(DATA PROVIDED)

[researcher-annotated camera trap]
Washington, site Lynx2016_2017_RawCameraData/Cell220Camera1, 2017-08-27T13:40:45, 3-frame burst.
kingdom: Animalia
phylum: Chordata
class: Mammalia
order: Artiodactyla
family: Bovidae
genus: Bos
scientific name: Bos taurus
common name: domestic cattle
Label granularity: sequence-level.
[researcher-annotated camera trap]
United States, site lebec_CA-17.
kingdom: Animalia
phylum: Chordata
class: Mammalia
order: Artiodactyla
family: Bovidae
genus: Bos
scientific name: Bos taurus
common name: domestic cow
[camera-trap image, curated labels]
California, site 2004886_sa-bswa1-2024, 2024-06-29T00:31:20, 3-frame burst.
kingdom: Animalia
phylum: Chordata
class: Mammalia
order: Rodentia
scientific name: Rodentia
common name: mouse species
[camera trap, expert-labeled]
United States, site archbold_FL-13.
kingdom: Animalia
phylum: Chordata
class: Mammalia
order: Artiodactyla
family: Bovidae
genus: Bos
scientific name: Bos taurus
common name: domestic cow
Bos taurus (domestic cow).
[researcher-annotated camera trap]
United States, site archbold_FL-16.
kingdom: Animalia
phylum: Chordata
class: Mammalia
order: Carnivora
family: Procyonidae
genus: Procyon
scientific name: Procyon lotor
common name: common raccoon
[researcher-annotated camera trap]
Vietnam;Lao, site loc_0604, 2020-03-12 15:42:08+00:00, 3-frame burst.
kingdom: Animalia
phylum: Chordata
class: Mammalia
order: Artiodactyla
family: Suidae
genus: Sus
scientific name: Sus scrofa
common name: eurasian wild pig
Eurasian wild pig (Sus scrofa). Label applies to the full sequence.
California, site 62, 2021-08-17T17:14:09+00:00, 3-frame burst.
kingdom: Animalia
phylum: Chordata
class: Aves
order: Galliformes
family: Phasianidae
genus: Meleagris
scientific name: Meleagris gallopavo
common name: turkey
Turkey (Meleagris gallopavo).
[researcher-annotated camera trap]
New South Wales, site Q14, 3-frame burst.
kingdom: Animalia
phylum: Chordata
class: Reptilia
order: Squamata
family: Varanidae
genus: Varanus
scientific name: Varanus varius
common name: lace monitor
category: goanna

(End DATA PROVIDED)

TASK GOAL: In the records above, find each line that mentions the word "scientific", and copy it.

RESPONSE AREA:
scientific name: Bos taurus
scientific name: Bos taurus
scientific name: Rodentia
scientific name: Bos taurus
scientific name: Procyon lotor
scientific name: Sus scrofa
scientific name: Meleagris gallopavo
scientific name: Varanus varius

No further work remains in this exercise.